Futures in Rust

Writing an Async Web API Wrapper - An excercise in learning Rust

I stumbled upon Rust a few months ago but didn’t really bother to learn it. The ecosystem was tiny, the language seemed to be of little practical use and it was bothersome to get my head around its quirks like borrowing and lifetimes.

But things have changed. With growing interest and a fast-evolving ecosystem, the language is impossible to ignore. Go’s goroutines and Scala’s Futures had really spoiled me and I really needed something similar. Then I stumbled upon futures, a zero-cost futures and streams Rust library. And I thought of making a simple async web API wrapper as my first Rust project and a blog post to go along as a tutorial.

Background

I started off very naively, searching for “async HTTP client library Rust” on Google and the first couple of results included hyper, mio and rotor.

hyper

hyper is a well designed and almost defacto HTTP library in the Rust ecosystem but the async support was still a work-in-progress and used a very last-decade interface with handler functions (hyper::client::Handler trait). I do not know if an alternative API exists but the one example that I found repelled me enough. I was looking for something flexible and composable, which the users of my library could naturally extend and not a mess of handlers which would be a nightmare to reason about and extend.

mio

mio is bare-bones but definitely the defacto async library that there is for Rust.

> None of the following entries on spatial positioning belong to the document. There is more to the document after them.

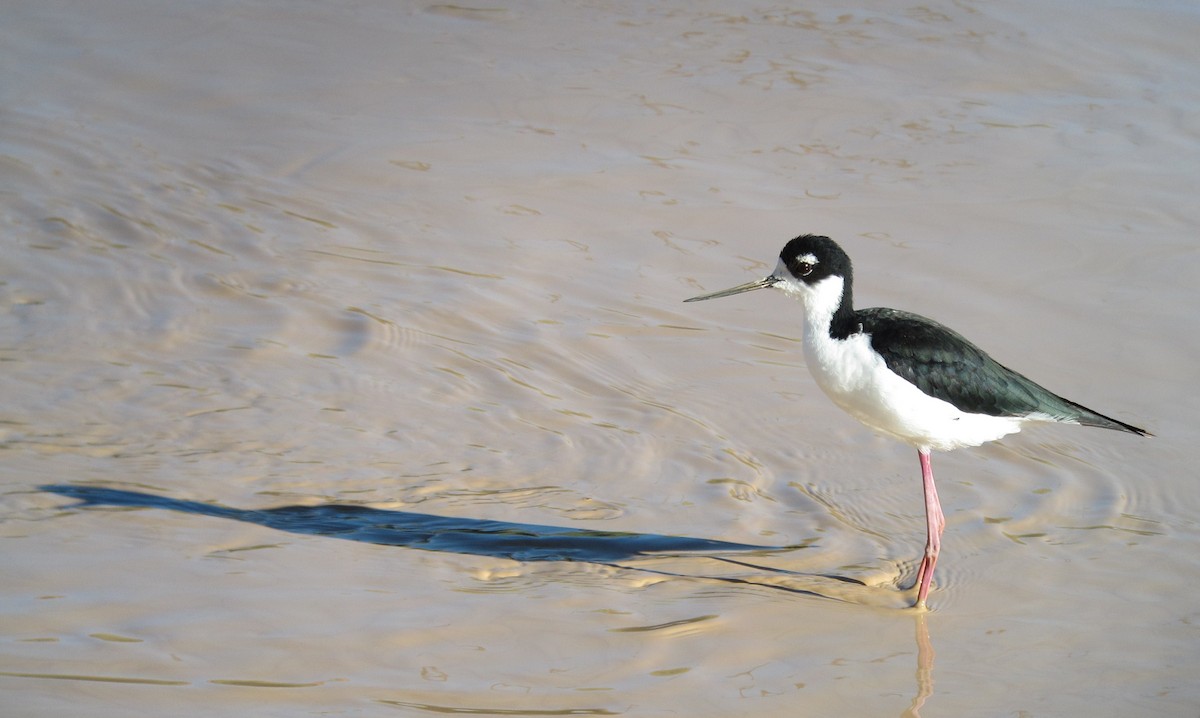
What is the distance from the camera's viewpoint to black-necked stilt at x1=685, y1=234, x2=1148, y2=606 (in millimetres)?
4719

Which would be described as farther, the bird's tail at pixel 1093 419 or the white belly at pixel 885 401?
the bird's tail at pixel 1093 419

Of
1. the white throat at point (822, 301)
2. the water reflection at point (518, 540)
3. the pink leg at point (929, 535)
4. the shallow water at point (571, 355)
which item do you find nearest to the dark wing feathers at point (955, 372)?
the white throat at point (822, 301)

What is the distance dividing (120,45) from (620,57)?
11.9 feet

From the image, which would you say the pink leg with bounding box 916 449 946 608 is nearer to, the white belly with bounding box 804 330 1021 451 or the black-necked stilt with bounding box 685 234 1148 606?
the black-necked stilt with bounding box 685 234 1148 606

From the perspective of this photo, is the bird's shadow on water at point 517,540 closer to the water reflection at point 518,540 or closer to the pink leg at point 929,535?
the water reflection at point 518,540

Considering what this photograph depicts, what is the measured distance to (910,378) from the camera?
186 inches

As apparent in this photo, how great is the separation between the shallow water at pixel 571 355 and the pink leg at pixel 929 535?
103 millimetres

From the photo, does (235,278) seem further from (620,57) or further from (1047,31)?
(1047,31)

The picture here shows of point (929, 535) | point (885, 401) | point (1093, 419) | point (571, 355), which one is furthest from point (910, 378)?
point (571, 355)

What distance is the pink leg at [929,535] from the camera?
4754 millimetres

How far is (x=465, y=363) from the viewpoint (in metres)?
6.27

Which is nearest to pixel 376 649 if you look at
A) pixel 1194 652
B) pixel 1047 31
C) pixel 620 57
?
pixel 1194 652

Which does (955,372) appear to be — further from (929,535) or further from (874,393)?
(929,535)

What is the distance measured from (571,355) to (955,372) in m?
2.20
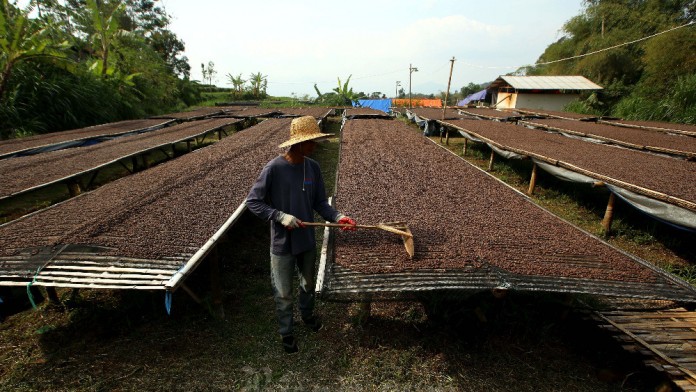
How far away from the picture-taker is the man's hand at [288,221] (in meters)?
2.09

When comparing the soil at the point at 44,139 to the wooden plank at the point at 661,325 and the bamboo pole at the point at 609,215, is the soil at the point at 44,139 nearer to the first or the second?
the wooden plank at the point at 661,325

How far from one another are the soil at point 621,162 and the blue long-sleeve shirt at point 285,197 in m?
3.83

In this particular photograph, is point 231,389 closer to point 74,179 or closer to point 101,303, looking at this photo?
point 101,303

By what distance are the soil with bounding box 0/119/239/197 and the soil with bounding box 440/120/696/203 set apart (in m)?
6.95

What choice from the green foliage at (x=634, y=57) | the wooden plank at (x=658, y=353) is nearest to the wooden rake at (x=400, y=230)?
the wooden plank at (x=658, y=353)

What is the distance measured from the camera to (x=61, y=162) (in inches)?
199

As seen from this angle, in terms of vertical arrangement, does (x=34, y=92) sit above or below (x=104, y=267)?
above

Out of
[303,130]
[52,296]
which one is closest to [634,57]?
[303,130]

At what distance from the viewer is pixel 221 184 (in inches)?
159

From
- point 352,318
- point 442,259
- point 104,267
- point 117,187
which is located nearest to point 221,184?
point 117,187

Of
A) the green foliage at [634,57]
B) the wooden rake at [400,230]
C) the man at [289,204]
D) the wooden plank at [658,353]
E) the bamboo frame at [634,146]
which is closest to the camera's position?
the wooden plank at [658,353]

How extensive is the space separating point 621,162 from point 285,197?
5.41m

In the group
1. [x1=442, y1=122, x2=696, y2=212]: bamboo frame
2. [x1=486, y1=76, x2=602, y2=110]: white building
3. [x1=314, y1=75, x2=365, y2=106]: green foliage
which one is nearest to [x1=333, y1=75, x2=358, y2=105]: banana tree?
[x1=314, y1=75, x2=365, y2=106]: green foliage

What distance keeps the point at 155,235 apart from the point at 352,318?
1.70m
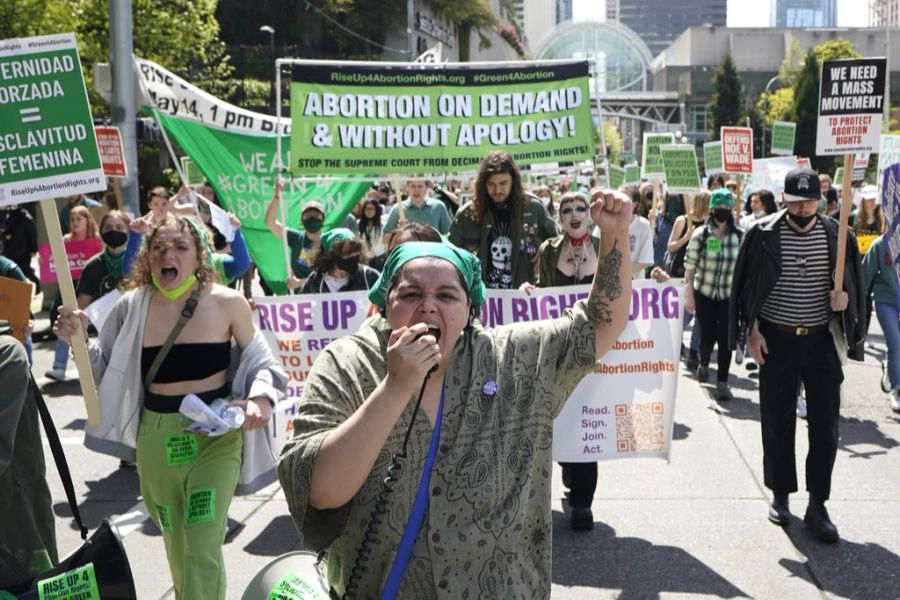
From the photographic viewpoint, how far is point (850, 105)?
21.4 feet

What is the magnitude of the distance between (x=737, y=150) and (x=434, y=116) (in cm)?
890

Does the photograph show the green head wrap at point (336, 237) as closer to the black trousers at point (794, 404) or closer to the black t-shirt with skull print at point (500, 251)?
the black t-shirt with skull print at point (500, 251)

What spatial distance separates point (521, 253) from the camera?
245 inches

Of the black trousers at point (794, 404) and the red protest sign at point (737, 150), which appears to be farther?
the red protest sign at point (737, 150)

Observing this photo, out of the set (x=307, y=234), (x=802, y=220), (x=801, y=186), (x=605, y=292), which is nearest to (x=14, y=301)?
(x=605, y=292)

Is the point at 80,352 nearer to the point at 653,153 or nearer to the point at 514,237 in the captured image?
the point at 514,237

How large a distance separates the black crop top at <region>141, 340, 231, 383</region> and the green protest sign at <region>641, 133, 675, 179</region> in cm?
1039

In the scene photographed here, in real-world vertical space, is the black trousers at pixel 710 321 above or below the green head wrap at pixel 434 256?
below

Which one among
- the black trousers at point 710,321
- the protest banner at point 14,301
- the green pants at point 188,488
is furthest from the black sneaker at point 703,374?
the protest banner at point 14,301

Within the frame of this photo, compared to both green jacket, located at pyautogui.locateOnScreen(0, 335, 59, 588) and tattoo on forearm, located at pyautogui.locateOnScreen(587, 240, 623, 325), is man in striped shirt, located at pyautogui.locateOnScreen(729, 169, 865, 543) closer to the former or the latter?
tattoo on forearm, located at pyautogui.locateOnScreen(587, 240, 623, 325)

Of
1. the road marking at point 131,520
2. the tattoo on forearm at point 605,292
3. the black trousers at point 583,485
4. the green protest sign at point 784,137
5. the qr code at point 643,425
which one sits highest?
the green protest sign at point 784,137

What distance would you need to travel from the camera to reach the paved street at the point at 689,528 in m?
4.99

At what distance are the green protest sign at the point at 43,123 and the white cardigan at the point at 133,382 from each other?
758 mm

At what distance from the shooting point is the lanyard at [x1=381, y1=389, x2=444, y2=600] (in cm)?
229
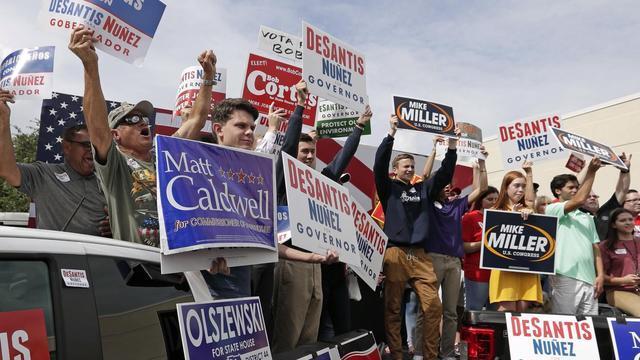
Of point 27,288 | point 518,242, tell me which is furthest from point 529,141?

It uses an event loop at its core and boasts of non-blocking sockets and thread safe message channels for communication. Unfortunately, it’s pretty low level and would need a lot more on top to make it suitable for my purpose.

rotor

Seeing rotor’s Github project page excited me because they promised “A Future type which allows communication between state machines in safe and efficient way”. I immediately went to look at the two server and client examples to see how this Future type works. Ctrl+F Future: no results. I go to the project docs and search for Future. Nothing.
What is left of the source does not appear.